Here we have a perfect case of Redemptive Suffering. Stated simply, redemptive suffering goes like this. You have suffering which will not go away. For some reason, the Lord allows you to have it. You can’t pray it away; you can’t wish it away. You can become angry, and turn away from God, or you can offer it up to God for the souls in Purgatory, the conversion of sinners, or to relieve the suffering of someone here on earth.
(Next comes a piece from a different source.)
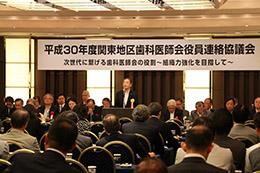 平成30年度関東地区歯科医師会役員連絡協議会開催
We believe that Redemptive Suffering is a powerful offering to Our Lord. It’s a way of taking a terrible negative, the pain inflicted on us by the suffering, and turning it into a great positive, by offering it to Our Lord Jesus. We believe that St. Rita used this unusual twist of not receiving the fragrance of Heaven that accompanies the Stigmata, to glorify Our Lord Jesus. She offered up to him the isolation caused by the putrid odor of her wound.
In 1450, Pope Nicholas V declared the first Holy Year, proclaiming Rome, once and for all, the center of the Christian world, and of our Faith. The popes had been away from Rome for sixty seven years. Our Lord wanted to unite His Church, to end the scandal of division and dissension caused by self-interest and resultant schism, so He inspired the pope to institute this Holy Year. And unite He did! All the Religious of Italy, as well as pilgrims from all over the world converged on Rome.